# Need Fascinate Kernel for CM7 (Battery Life)



## nklenchik (Dec 1, 2011)

These are my specs on my rom and kernel right now:

*Rom:* CM 7.1 Nightlies 11/16/11

*Kernel:* Glitch V13 - LL

*OC:* 100mhz-1200mhz

*UV: *100 = -250v
200 = -250v
400 = -250v
...progressively goes up from there.

I run PowerAMP for a good 2-4 hours a day off and on and the rest of the phone on medium usage with texting, hanging with friends...etc. Display takes up most of my display even though I have the brightness all the way down (voodoo color is tweaked too).

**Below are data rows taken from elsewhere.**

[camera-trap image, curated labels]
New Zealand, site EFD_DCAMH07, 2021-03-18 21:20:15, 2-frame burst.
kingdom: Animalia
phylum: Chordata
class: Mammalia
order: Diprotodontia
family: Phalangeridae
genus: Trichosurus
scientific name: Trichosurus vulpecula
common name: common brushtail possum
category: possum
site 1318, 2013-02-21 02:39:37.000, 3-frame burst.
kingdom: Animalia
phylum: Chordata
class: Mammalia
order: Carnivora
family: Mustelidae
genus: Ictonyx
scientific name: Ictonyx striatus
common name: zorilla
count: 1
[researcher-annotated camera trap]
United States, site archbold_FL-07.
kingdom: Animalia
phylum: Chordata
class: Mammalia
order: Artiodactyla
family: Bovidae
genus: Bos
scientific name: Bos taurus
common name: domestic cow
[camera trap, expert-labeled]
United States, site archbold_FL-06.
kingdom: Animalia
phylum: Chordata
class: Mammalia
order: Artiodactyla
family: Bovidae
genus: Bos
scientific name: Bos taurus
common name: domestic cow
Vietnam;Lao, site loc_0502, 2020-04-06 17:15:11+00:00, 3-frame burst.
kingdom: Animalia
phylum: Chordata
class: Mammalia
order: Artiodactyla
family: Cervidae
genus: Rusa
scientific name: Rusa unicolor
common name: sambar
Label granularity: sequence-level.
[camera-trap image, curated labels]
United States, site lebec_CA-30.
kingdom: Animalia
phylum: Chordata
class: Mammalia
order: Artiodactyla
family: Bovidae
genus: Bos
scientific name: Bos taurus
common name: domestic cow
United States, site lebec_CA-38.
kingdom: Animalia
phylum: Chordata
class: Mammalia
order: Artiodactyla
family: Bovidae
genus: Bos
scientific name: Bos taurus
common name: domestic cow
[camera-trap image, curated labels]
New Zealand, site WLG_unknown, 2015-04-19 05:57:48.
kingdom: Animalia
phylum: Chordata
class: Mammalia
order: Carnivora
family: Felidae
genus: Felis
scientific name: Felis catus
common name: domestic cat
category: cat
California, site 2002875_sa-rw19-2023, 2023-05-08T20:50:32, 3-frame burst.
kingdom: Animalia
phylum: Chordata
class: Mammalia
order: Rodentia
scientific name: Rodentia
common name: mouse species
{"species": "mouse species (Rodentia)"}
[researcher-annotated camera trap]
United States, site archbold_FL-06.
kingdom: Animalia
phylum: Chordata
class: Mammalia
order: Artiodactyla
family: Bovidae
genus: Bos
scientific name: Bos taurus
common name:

Normally, I'll get around 10 hours or so, but I'm looking for a kernel that will give me 12-16, which is all I need. What do you suggest?


----------



## Sendan (Aug 2, 2011)

nklenchik said:


> These are my specs on my rom and kernel right now:
> 
> *Rom:* CM 7.1 Nightlies 11/16/11
> 
> ...


I ran a setup like that a few months ago, I was getting 24 + hours of battery and I consider myself a power user. I would recommend recalibrating your battery.


----------



## nklenchik (Dec 1, 2011)

I've actually tried that...last time was a few months ago though. I suppose another one couldn't hurt haha


----------



## droidstyle (Oct 22, 2011)

Why not just spend 20.00 and get a epic 4g 1800mah battery. Add another 20% tk your battery life...fits under the stock cover too.


----------



## KeithN (Aug 4, 2011)

Yeah I'd agree with a new battery the 1800 at least, more if you are okay with a size increase.


----------



## nklenchik (Dec 1, 2011)

droidstyle said:


> Why not just spend 20.00 and get a epic 4g 1800mah battery. Add another 20% tk your battery life...fits under the stock cover too.


I wouldn't have even thought of that! I just ordered one on Amazon for $17.

Was just reading that they can't be charged without a custom kernel on xda? I assume I'm fine, correct?


----------



## stalls (Aug 25, 2011)

nklenchik said:


> I wouldn't have even thought of that! I just ordered one on Amazon for 17.
> 
> Was just reading that they can't be charged without a custom kernel on xda? I assume I'm fine, correct?


Yes ur golden


----------



## droidstyle (Oct 22, 2011)

Yup pretty much any rom that is compatible with glitch or jt's kernel will support it. Im also pretty sure there are some custom TW kernels that support it aswell.


----------



## AuroEdge (Aug 2, 2011)

Here's the one I just bought http://www.amazon.com/Samsung-Genuine-1800mAh-Standard-Battery/dp/B005NC86BU/ref=sr_1_4?ie=UTF8&qid=1324131739&sr=8-4


----------



## nklenchik (Dec 1, 2011)

AuroEdge said:


> Here's the one I just bought http://www.amazon.co...24131739&sr=8-4


Yep, bought that same one yesterday


----------



## japin (Oct 12, 2011)

AuroEdge said:


> Yep, bought that same one yesterday


yep, I have been running this battery for months. You wont be able to recalibrate from directly in android the first time. I charged it to full, turned off phone, charged to full, and then I recalibrated in recovery. Works flawlessly, I get huge battery life running the new ICS, like where MIUI would last me 8 hours of use, this affords me more time than i need in a day, when i put it on my charger at night before bed it is still running strong.


----------